A possibly unconvincing ADP job report and/or US August services ISM (expected at 51.4, same as in July) today will undoubtedly add further downward pressure going into tomorrow’s key payrolls release. Longer maturities such as the 10-yr are at a crossroads with the similar August lows barely surviving for the time being. A break lower depends on whether the data is weak enough to reignite recessionary fears. The dollar looks vulnerable nevertheless. EUR/USD 1.1139 serves as a first dollar support.
The Bank of Canada yesterday reduced its policy rate for the third consecutive meeting by 25 bps to 4.25%. Q2 growth (2.1%) was slightly stronger than forecast, but preliminary indicators suggest that recent activity was soft. The labour market slows, but wage growth remains elevated relative to productivity growth. Inflation, including underlying measures, declined further in July (2.5%). This allowed for a further easing, with excess supply putting r downward pressure on inflation. High prices for shelter and some services still give some counterweight.
At the press conference, Governor Tiff Macklem still advocated data-dependent approach, but also kept the option open for bigger rate cut steps. With inflation getting closer to the target, the BoC needs to increasingly guard against the risk that the economy is too weak and inflation falls too much. The Canada 2-y bond yields yesterday declined 7 bps, but his was also supported by broader (US-driven) market momentum. The market currently fully discounts two additional 25 bps cuts at the October and December meetings and about 30% chance of one bigger move. The Loonie strengthened (USD/CAD 1.35 from 1.355) but this was partially due to overall US weakness.

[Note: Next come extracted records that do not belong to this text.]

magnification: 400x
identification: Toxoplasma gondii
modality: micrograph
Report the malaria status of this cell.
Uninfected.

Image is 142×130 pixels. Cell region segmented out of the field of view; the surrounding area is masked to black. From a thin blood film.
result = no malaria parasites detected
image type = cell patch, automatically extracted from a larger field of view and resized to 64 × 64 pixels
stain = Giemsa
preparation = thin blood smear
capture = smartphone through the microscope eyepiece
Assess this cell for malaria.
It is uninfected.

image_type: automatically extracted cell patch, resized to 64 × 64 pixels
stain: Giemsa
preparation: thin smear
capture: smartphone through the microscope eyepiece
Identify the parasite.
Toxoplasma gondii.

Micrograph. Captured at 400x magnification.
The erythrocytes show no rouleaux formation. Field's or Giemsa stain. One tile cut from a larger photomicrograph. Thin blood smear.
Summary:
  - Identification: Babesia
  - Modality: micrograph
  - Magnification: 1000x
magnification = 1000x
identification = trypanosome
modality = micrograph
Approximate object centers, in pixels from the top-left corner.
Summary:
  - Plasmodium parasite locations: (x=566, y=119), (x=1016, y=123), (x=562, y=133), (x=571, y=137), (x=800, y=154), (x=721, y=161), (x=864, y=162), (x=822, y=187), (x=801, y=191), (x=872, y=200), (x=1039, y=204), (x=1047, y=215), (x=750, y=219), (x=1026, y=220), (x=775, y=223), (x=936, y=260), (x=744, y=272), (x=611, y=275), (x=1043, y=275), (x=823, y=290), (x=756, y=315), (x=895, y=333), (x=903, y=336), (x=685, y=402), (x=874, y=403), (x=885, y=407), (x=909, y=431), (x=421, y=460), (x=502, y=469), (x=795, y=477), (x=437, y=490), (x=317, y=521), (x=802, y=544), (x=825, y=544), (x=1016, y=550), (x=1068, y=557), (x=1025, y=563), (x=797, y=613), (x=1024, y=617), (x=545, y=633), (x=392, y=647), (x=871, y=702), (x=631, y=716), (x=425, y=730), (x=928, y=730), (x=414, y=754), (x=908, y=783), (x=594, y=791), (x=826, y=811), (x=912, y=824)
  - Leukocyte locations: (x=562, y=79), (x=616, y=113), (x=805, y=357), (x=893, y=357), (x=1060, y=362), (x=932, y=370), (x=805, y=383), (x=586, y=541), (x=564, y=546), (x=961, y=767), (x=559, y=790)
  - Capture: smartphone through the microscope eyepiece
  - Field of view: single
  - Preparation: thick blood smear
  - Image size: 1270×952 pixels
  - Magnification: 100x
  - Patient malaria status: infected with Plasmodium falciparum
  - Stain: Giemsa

The Reserve Bank of Australia (RBA) doesn’t join the broader positioning toward (faster) policy easing. In a speech this morning, RBA Governor Michele Bullock reconfirmed bringing inflation to the 2-3% target as the RBA’s priority. “If the economy evolves broadly as anticipated, the board does not expect that it will be in a position to cut rates in the near term,” Bullock said. Inflation cooled to 3.5% but especially domestic inflation from housing and services remains too high. Bullock warned that if high inflation became entrenched in expectations, the RBA would have to slow the economy even more to bring prices back in check, with ultimately a larger rise in unemployment and higher risk of a recession. If circumstances change, the RBA will respond accordingly.
The Aussie this morning trades little changed (AUD/USD 0.6725) after having declined earlier this week on lower commodity prices. Markets still see a first RBA rate cut by the turn of the year (December or February meeting).